The Hewlett Packard pocket computers were simultaneously retailing for $299 (£192) on the US site.
E-mails alerting shoppers to Amazon UK's mistake were circulating on Wednesday morning, prompting a rush of buying.
In the City, some workers were rumoured to be placing orders for 50 or 60 of the computers at a time.
The Amazon UK site temporarily closed at about 1240 GMT for 50 minutes and shoppers were redirected to the international site.
Amazon issued a statement admitting the error and cancelling the orders which had been placed at the incorrect price.
The firm said that its pricing policy allowed it to contact customers and offer them the product at the true price should an error occur.
"Despite our best efforts, with the millions of items available on our website, unfortunately pricing errors can occur," a spokesman said.
A higher quality pocket computer had also been on offer for £23 rather than its true retail price of more than £500.
Stuart Clary, a 26 year-old media worker placed an order for 12 of the more expensive computers, one for each of his colleagues.
"I wish I'd done more," he said, after saying he'd bought products worth more than £6,000 for less than £300.
Chris Partridge, a 27-year old network analyst, managed to snap up two of the cheaper variety but was not confident that Amazon would honour the commitment.
"I was looking for a pocket computer anyway," he said, "so will be very happy if it comes to fruition."
Customer services had previously told at least one customer that the price would be honoured.
But a spokeswoman for the Consumer's Association said the company was under no obligation to honour the price, if a genuine mistake had been made.
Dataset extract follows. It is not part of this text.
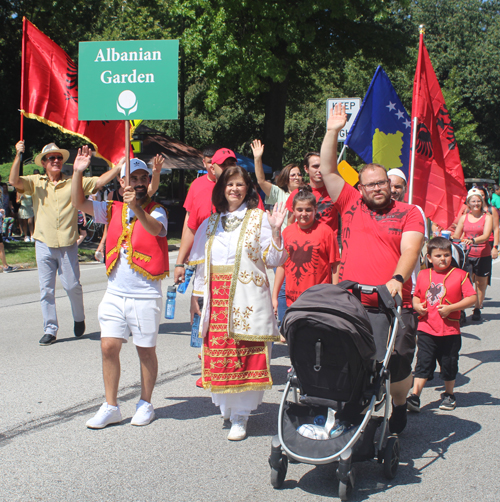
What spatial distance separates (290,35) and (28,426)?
58.0ft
"Until there is a binding contract, either party can pull out of the agreement," she said.
Amazon's conditions of use state there is no contract between the company and a customer until Amazon sends an e-mail confirming it has dispatched an order.
A case last year involving Kodak seems to back Amazon's stance.
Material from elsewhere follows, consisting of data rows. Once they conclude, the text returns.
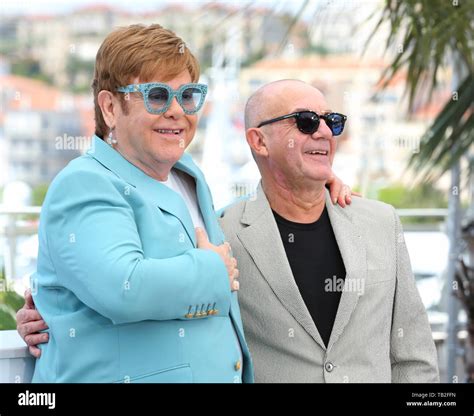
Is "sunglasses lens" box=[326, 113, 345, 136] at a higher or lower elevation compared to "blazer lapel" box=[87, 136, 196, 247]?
higher

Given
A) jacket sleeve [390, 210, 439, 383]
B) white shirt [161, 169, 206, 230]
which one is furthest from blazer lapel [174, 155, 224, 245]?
jacket sleeve [390, 210, 439, 383]

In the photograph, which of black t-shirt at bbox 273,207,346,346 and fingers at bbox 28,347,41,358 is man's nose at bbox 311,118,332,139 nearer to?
black t-shirt at bbox 273,207,346,346

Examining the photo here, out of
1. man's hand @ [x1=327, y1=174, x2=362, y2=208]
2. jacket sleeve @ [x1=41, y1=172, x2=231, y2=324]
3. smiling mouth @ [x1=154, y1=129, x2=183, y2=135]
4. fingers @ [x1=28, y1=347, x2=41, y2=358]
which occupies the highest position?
smiling mouth @ [x1=154, y1=129, x2=183, y2=135]

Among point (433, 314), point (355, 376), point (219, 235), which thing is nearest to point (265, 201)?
point (219, 235)

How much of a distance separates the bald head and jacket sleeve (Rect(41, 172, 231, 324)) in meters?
0.61

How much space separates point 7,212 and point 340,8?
2175mm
By mistake Kodak was selling the EasyShare DX3700 digital camera on its website for £100 instead of its normal price of £329.
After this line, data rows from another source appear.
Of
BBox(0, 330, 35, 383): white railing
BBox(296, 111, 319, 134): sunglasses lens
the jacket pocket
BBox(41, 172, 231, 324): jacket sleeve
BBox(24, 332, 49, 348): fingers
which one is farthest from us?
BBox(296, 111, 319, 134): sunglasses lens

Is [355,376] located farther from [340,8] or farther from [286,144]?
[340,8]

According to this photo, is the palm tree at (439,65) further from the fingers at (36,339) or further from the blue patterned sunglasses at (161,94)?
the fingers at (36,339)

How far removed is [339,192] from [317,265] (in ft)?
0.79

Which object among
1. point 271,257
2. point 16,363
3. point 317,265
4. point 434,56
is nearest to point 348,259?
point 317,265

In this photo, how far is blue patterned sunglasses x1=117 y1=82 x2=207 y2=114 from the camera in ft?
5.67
Customers flocked to buy the camera. Initially Kodak said it would not honour the purchases, but eventually backed down.
This was because Kodak had sent an automated response to its customers, and that action effectively constituted an acceptance of the £100 offer.
Lawyers at the time warned companies to tighten up on their terms and conditions and to avoid sending automated responses to purchases.
This is a point which Amazon appears to have heeded.